Erdogan: de persécuté à persécuteur

En Turquie, l’incarcération controversée du maire d’Istanbul, Ekrem Imamoglu, accusé de corruption mais soutenu par des milliers de manifestants dénonçant une atteinte à la démocratie, aggrave la tension politique face au président Erdogan. Comme un air de déjà vu, observe Gil Mihaely.


En Turquie, l’histoire semble parfois bégayer. En 1998, Recep Tayyip Erdoğan, alors maire d’Istanbul et surtout jeune et prometteur leader de la mouvance islamiste turque, était condamné à la prison pour avoir récité un poème jugé contraire à la laïcité. Un coup politique qui avait lancé son ascension vers le pouvoir en 2003.

Vingt-cinq ans plus tard, les rôles sont inversés. Le jeune et prometteur maire d’Istanbul est Ekrem İmamoğlu, figure montante de l’opposition, porteur d’un discours modéré et libéral. M. İmamoğlu incarne l’espoir d’une alternance dans un pays aux mains de l’AKP, un parti dont le logiciel politique s’inspire des Frères musulmans. Mais à mesure que sa popularité s’affirme et que celle de l’AKP décline, la machine politico-judiciaire, désormais entre les mains de ceux qui furent les victimes de 1998, se met en branle pour tenter de neutraliser celui qui se réclame des forces hégémoniques d’avant Erdoğan. Son arrestation il y a quelques jours s’inscrit dans un cycle bien connu en Turquie : un pouvoir qui instrumentalise les institutions pour se préserver, quitte à en compromettre les fondements démocratiques.

Accusations de corruption, et pire encore…
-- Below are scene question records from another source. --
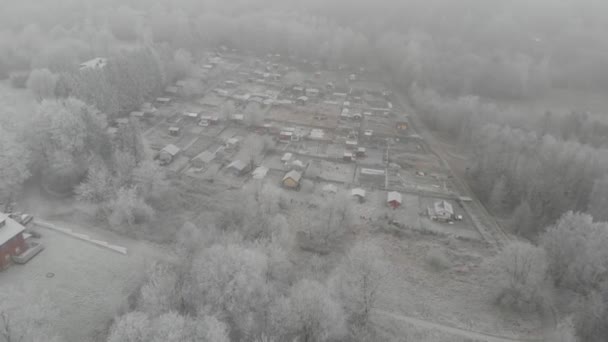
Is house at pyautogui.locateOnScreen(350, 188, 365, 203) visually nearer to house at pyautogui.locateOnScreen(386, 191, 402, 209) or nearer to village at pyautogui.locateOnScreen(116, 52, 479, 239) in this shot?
village at pyautogui.locateOnScreen(116, 52, 479, 239)

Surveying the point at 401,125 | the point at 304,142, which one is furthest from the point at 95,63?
the point at 401,125

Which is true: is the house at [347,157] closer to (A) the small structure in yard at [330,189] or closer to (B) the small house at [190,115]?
(A) the small structure in yard at [330,189]

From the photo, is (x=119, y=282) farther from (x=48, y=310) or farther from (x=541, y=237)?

La trajectoire d’İmamoğlu avait déjà été freinée une première fois en décembre 2022, lorsqu’il fut condamné à deux ans et sept mois de prison, assortis – ce qui est l’essentiel pour le pouvoir en place – d’une interdiction d’exercer des fonctions électives, pour avoir prétendument insulté les membres du Haut Conseil électoral. Il aurait déclaré en public que « ceux qui ont annulé les élections sont des idiots ». Déjà, beaucoup, tant en Turquie qu’à l’étranger, y voyaient un usage sélectif du droit à des fins partisanes visant à écarter un rival potentiel d’Erdoğan en vue de la présidentielle.

Mais cette fois, il ne s’agit plus de déclarations, mais d’accusations de corruption, de blanchiment d’argent et de liens présumés avec le PKK, organisation classée comme terroriste par Ankara. İmamoğlu risque donc une très lourde condamnation pour des crimes graves. L’accusation de liens avec le PKK – la plus grave – est particulièrement savoureuse, car pendant que les différents services préparaient le dossier contre lui, les relations entre la Turquie et les Kurdes étaient en train de se métamorphoser.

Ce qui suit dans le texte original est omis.